Justice Kavanaugh’s first SCOTUS opinion may speak volumes on how he’ll decide the next big employment case

Judge Brett Michael Kavanaugh

U.S. Court of Appeals for the District of Columbia Circuit [Public domain], via Wikimedia Commons

Yesterday, Supreme Court Justice Brett Kavanaugh delivered the opinion for a unanimous Supreme Court in a case called Henry Schein, Inc. v. Archer & White Sales, Inc.  Although the Court’s decision has nothing to do with employment law — it’s a case about antitrust issues and arbitration — there’s a little something from Justice Kavanaugh’s that may be more than a little something.

At least as it relates to a big employment case that could be coming down Supreme Court Boulevard in 2019.
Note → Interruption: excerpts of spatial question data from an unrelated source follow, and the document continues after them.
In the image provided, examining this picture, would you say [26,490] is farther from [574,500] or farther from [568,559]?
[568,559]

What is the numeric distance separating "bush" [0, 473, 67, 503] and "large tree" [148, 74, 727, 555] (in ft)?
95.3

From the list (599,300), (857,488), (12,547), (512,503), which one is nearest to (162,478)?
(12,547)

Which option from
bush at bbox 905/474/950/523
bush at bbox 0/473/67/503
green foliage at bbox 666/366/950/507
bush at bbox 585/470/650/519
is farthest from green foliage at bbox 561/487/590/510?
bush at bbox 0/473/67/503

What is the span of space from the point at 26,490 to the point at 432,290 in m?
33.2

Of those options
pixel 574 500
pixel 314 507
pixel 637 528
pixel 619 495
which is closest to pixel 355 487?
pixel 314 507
Here’s the money shot from page nine of this ten-page opinion, with my emphasis on the underlined passage:

In cases like this, as Archer and White seesit, the arbitrator will inevitably conclude that the dispute is not arbitrable and then send the case back to the district court. So why waste the time and money? The short answer is that the Act contains no “wholly groundless” exception, and we may not engraft our own exceptions onto the statutory text.

There are a series of related employment cases that the Supreme Court is currently considering for review.  In this one and this one, the issue is “[w]hether the prohibition in Title VII of the Civil Rights Act of 1964, 42 U.S.C. § 2000e-2(a)(1), against employment discrimination ‘because of . . . sex’ encompasses discrimination based on an individual’s sexual orientation. In this one, the issue is “[w]hether the word ‘sex’ in Title VII’s prohibition on discrimination ‘because of . . . sex,’ 42 U.S.C. § 2000e-2(a)(1), meant ‘gender identity’ and included ‘transgender status’ when Congress enacted Title VII in 1964.
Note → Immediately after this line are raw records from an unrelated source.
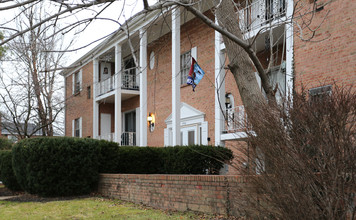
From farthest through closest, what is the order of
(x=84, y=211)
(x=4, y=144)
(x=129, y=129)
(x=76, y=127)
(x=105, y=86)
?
1. (x=76, y=127)
2. (x=4, y=144)
3. (x=129, y=129)
4. (x=105, y=86)
5. (x=84, y=211)

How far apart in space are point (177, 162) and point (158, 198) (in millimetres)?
2499

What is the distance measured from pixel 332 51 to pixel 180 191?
524cm

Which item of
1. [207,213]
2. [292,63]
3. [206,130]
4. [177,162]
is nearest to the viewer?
[207,213]

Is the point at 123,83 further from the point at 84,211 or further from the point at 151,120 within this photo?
the point at 84,211

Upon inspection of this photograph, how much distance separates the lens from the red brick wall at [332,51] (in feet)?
30.2

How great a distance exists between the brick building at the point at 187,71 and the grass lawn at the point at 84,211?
93.9 inches

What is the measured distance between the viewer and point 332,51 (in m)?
9.62

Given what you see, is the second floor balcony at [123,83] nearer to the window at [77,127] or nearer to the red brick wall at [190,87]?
the red brick wall at [190,87]

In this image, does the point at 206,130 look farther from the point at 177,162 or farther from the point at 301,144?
the point at 301,144

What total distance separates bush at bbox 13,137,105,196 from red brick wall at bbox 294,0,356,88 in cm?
658

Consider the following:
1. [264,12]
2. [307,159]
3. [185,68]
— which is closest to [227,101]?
[185,68]

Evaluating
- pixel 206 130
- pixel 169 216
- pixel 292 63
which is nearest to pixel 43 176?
pixel 169 216

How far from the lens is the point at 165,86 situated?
18375mm

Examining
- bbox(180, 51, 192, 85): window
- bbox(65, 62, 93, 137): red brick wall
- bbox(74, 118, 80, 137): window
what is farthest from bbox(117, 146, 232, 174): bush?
bbox(74, 118, 80, 137): window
We may know as soon as January 11, which, if any, of these cases the Supreme Court will accept.

We may not engraft our own exceptions onto the statutory text.

What do you think a Supreme Court justice who uses those words would have to say about a federal statute that explicitly prohibits employment discrimination “because of . . . sex,” but is silent about discrimination because of sexual orientation or gender identity?